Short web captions
■ ■ ■
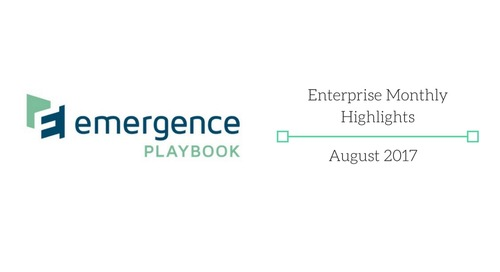 Emergence Enterprise Recap — August 2017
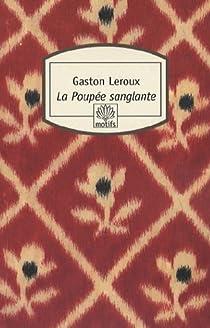 La Poupée sanglante par Leroux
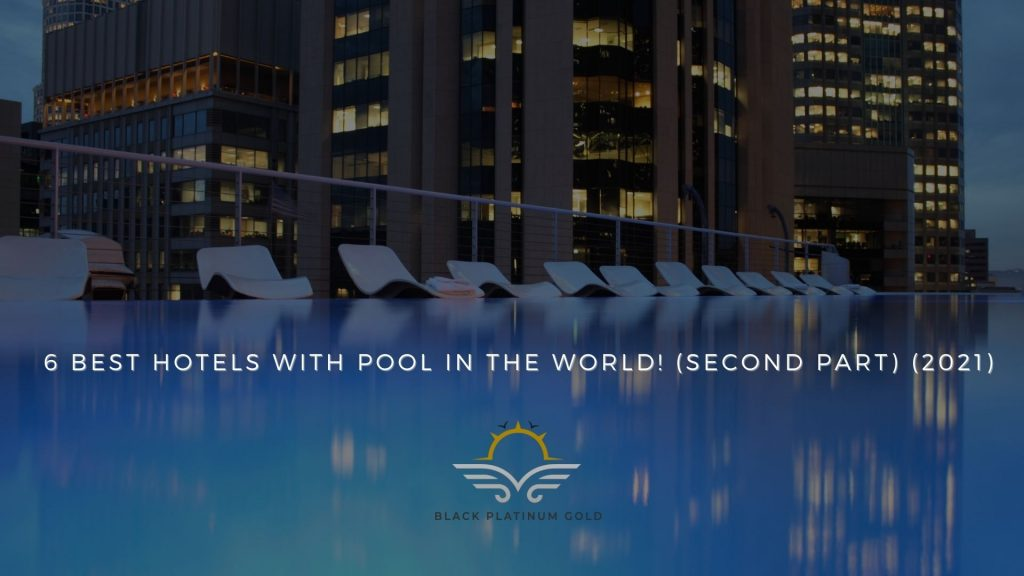 6 best hotels with pool in the world! (4)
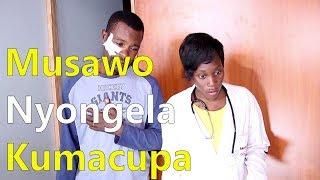 Musawo  Nyongela  Kumacupa - Ugandan Comedy skits.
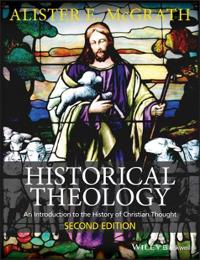 Historical Theology: An Introduction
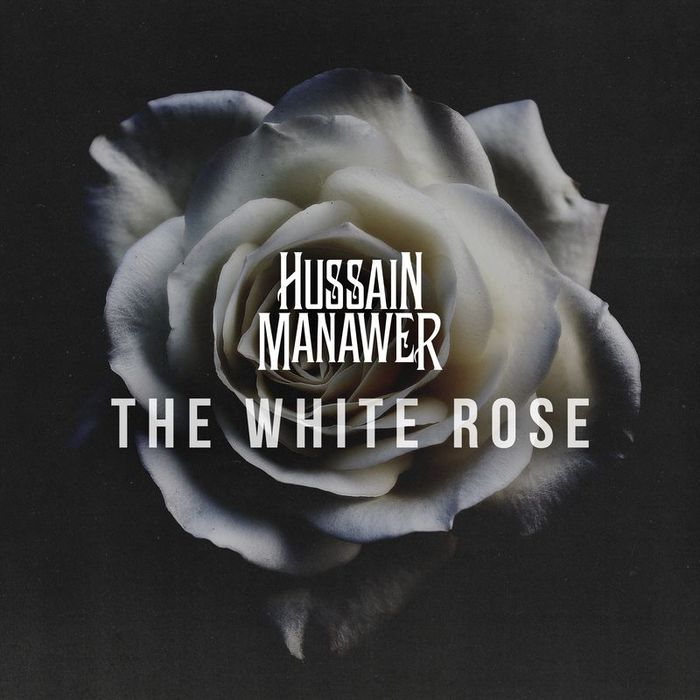 HUSSAIN MANAWER - The White Rose
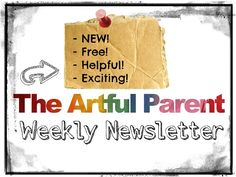 The NEW Artful Parent Weekly Newsletter with kids' art activities, art tips, and blog highlights.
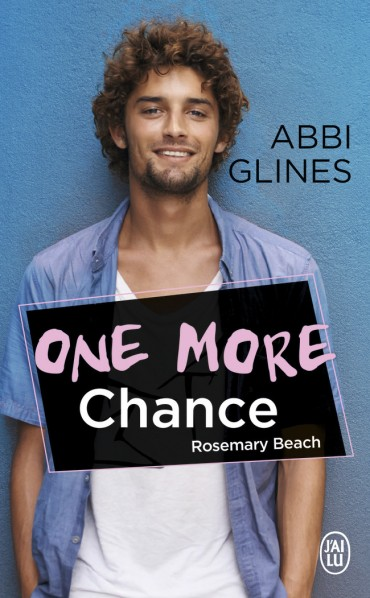 (Rosemary Beach) Chance - Tome 2 : One More Chance d'Abbi Glines -9782212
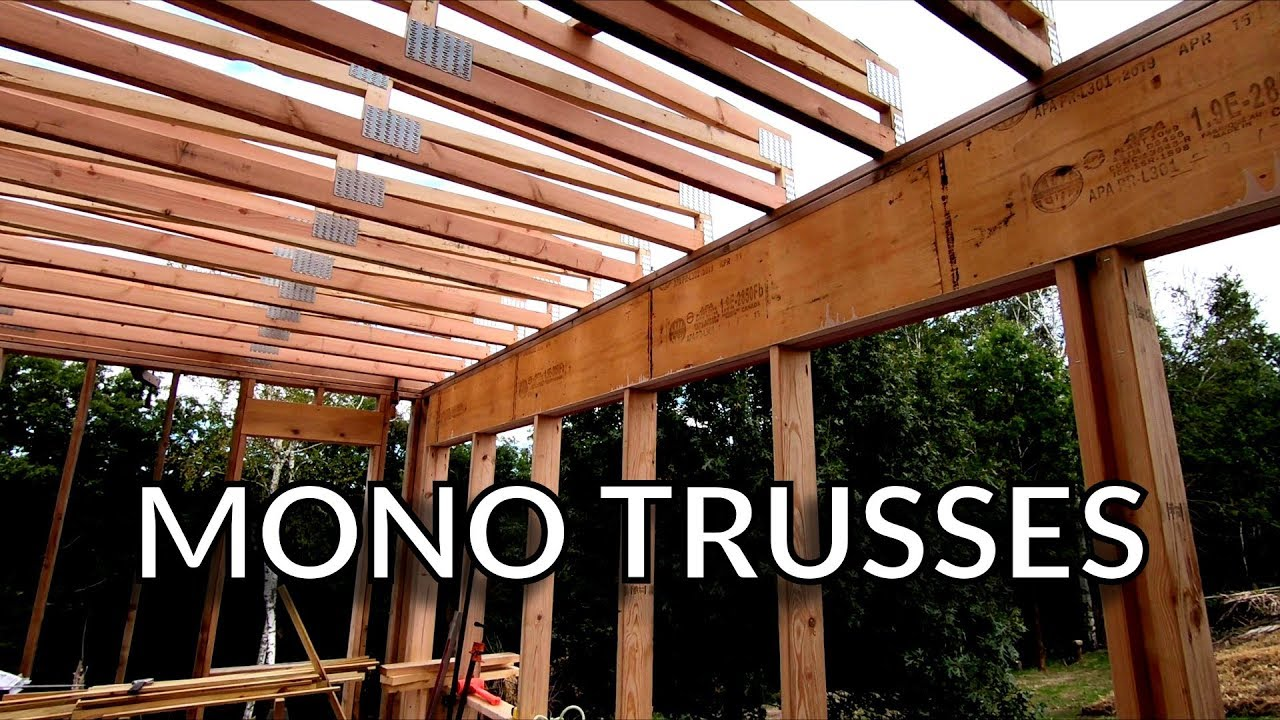Installing The Mono Trusses Flat Roof Trusses Youtube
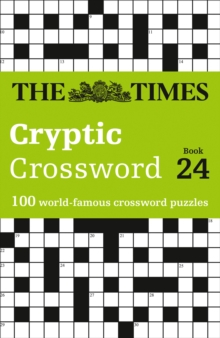 The Times Cryptic Crossword Book 24 : 100 World-Famous Crossword Puzzles, Paperback / softback Book
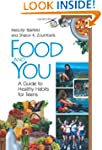 Food and You: A Guide to Healthy Habi...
■ ■ ■
* **Activity**
Your response must reproduce every line of the data exactly, with images omitted.

* **Solution to this exercise**
 Emergence Enterprise Recap — August 2017
 La Poupée sanglante par Leroux
 6 best hotels with pool in the world! (4)
 Musawo  Nyongela  Kumacupa - Ugandan Comedy skits.
 Historical Theology: An Introduction
 HUSSAIN MANAWER - The White Rose
 The NEW Artful Parent Weekly Newsletter with kids' art activities, art tips, and blog highlights.
 (Rosemary Beach) Chance - Tome 2 : One More Chance d'Abbi Glines -9782212
Installing The Mono Trusses Flat Roof Trusses Youtube
 The Times Cryptic Crossword Book 24 : 100 World-Famous Crossword Puzzles, Paperback / softback Book
 Food and You: A Guide to Healthy Habi...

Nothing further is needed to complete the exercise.